Brünn
1870 -
Kalksburg
1933
Adolf Loos was both an architect and theorist, who became known for the radical theoretical statements he made condemning decoration aimed at Jugendstil and specifically the Wiener Werkstätte. This uncompromising stance made Adolf Loos a pioneering functionalist. From 1890 to 1893 Adolf Loos studied at the Gewerbeschule in Reichenberg and architecture at the Technische Hochschule in Dresden. Afterwards Adolf Loos spent quite some time in the US before going to Vienna and working in Carl Mayreder's architecture practice.
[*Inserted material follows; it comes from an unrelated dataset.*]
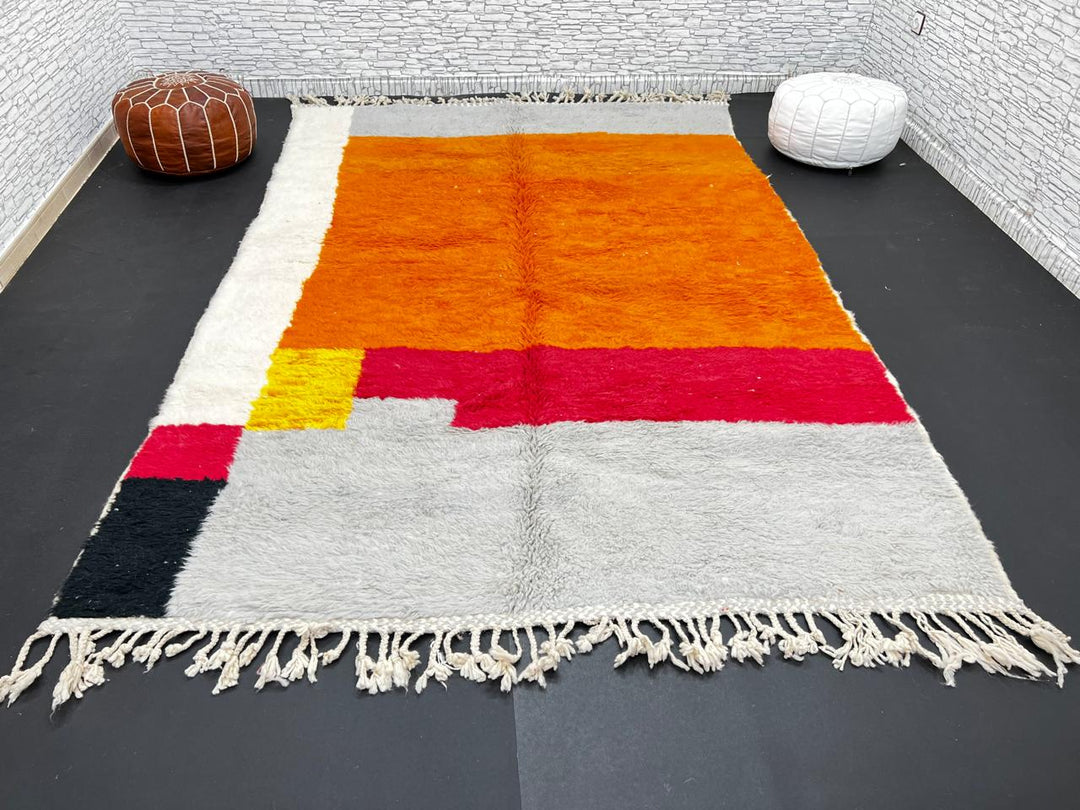 Orange Moroccan wool rug with modern color block design in red, beige, yellow, and black, handmade by Berber artisans
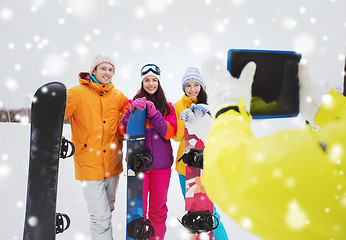 Image showing happy friends with snowboards and tablet pc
From 1897 Adolf Loos was self-employed as an architect. In 1899 he built the Café Museum in Vienna, in which the geometrical and rational style espoused by Adolf Loos was already apparent. In 1903 Adolf Loos was editor of the journal "Das Andere - Ein Blatt zur Einführung abendländischer Kunst in Österreich", in which he expressed his thoughts on, and theories of, contemporary architecture, fashion, and design.
In 1908 Adolf Loos's important theoretical essay on art was published: "Ornament und Verbrechen". In it Adolf Loos excoriated the "Austrian ornamentalists", scourging in a vitriolic diatribe their predilection for decoration as a degenerate phenomenon from the standpoint of civilised man: "The evolution of culture is synonymous with removing decoration from utilitarian objects." And for architecture Adolf Loos predicted: "Soon the city streets will shine like white walls!".
The following year Adolf Loos hoped to realize his ideas by building the new head office of gentlemen's tailors Goldman & Salatsch. By July 1910 the main façade of the "Loos house" was smooth, white and bereft of adornment, to the horror of the Viennese public. An injunction caused building to cease at that point; construction would not resume until 1912, when Adolf Loos declared himself willing to add bronze window boxes for flowers to the windows.
Other important buildings designed by Adolf Loos are "Haus Steiner" (1910), "Haus Scheu" (1912), "Haus Rufer" (1922), the design for the "Chicago Tribune Tower" (1922), and the house he designed for Tristan Tzara in Paris (1925-26).